#### Text section:
Alon Moni Abutbul (or Aboutboul, ; born 28 May 1965) is an Israeli actor. He won the IFFI Best Actor Award (Male) at the 44th International Film Festival of India.

Early life
Abutbul was born in Kiryat Ata, Israel, to a Mizrahi Jewish family from Egypt and Algeria. He attended the Thelma Yellin High School of Arts in Givatayim. His older brother is Avraham Abutbul.

Cinematic career

1980s
After graduating from the Thelma Yellin High School in 1983 Abutbul appeared in the Israeli film Hapnimiyah.  In 1985 Abutbul starred in the film Bar 51 directed by Amos Guttman alongside Mosko Alkalai and Smadar Kilchinsky, and took part in the Israeli film Battle of the Chairmanship in which he played alongside the popular Israeli comedy group HaGashash HaHiver. In 1986 Abutbul appeared in the film Malkat Hakitah.

Abutbul's first role in a big popular film was in 1986 when he was cast in the Israeli film Shtei Etzbaot Mi'Tzidon (Two Fingers from Sidon), a film which took place in the 1982 Lebanon War. For his performance in this film Abutbul was later awarded the "Best Actor" award at the Jerusalem Film Festival. That year he also played in the American-Israeli co-production Every Time We Say Goodbye in which he played alongside Gila Almagor. In 1987 Abutbul appeared in the Israeli Photo Roman. A year later, Abutbul played in the Israeli film Makom L'Yad Hayam alongside Anat Tzachor and in the American film Rambo III alongside Sylvester Stallone.

In 1989, after appearing in a short film called Ha-Kluv and in the Israeli-American coproduction Streets of Yesterday, Abutbul appeared in the Israeli film Ehad Mishelanu (One of Us), alongside Dan Toren and Sharon Alexander. For his performance in the film Abutbul was awarded the "Best Actor" award in the Jerusalem Film Festival.

1990s
In 1991, Abutbul played in the American film Killing Streets. A year later, in 1992, Abutbul starred in the Israeli film Roked Al Hahof. In 1993 Abutbul played in the Israeli film Ha-Yerusha alongside Avi Toledano. In 1993 Abutbul played in the direct to video American action film Deadly Heroes directed by Menahem Golan in which he played alongside Uri Gavriel.

#### Your instructions:
Copy the passage on Abutbul's career from "In 1989, after" up to and including "alongside Uri Gavriel.", switching every "alongside" to "opposite".

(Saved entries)

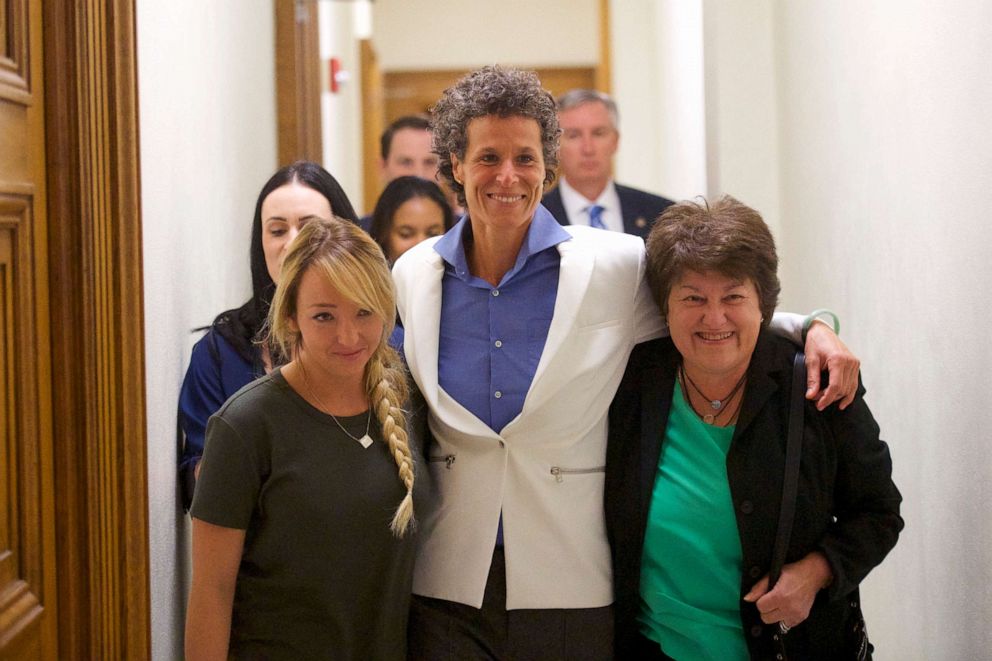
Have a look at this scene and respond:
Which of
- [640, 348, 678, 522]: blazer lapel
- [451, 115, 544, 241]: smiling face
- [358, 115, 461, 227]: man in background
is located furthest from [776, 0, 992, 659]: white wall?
[358, 115, 461, 227]: man in background

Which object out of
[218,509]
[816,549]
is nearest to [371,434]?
[218,509]

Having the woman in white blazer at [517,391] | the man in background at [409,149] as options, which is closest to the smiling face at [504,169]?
the woman in white blazer at [517,391]

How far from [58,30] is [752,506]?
1.32m

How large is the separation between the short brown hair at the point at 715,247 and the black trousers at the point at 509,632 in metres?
0.56

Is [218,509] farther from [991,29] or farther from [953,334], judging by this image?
[991,29]

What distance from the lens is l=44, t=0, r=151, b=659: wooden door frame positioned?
5.17 ft

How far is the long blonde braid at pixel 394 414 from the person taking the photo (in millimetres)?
1671

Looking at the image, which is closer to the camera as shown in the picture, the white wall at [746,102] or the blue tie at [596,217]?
the white wall at [746,102]

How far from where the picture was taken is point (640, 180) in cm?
650

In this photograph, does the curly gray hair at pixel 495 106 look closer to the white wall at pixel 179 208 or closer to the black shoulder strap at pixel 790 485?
the white wall at pixel 179 208

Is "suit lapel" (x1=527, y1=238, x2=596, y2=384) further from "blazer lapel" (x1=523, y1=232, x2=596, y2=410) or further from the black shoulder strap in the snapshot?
the black shoulder strap

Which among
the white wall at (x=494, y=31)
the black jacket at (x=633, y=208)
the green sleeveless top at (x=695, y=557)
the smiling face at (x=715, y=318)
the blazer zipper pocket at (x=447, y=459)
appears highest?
the white wall at (x=494, y=31)

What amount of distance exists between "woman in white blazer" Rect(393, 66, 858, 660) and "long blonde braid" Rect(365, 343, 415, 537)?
0.24 feet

#### Output for this task:
In 1989, after appearing in a short film called Ha-Kluv and in the Israeli-American coproduction Streets of Yesterday, Abutbul appeared in the Israeli film Ehad Mishelanu (One of Us), opposite Dan Toren and Sharon Alexander. For his performance in the film Abutbul was awarded the "Best Actor" award in the Jerusalem Film Festival.

1990s
In 1991, Abutbul played in the American film Killing Streets. A year later, in 1992, Abutbul starred in the Israeli film Roked Al Hahof. In 1993 Abutbul played in the Israeli film Ha-Yerusha opposite Avi Toledano. In 1993 Abutbul played in the direct to video American action film Deadly Heroes directed by Menahem Golan in which he played opposite Uri Gavriel.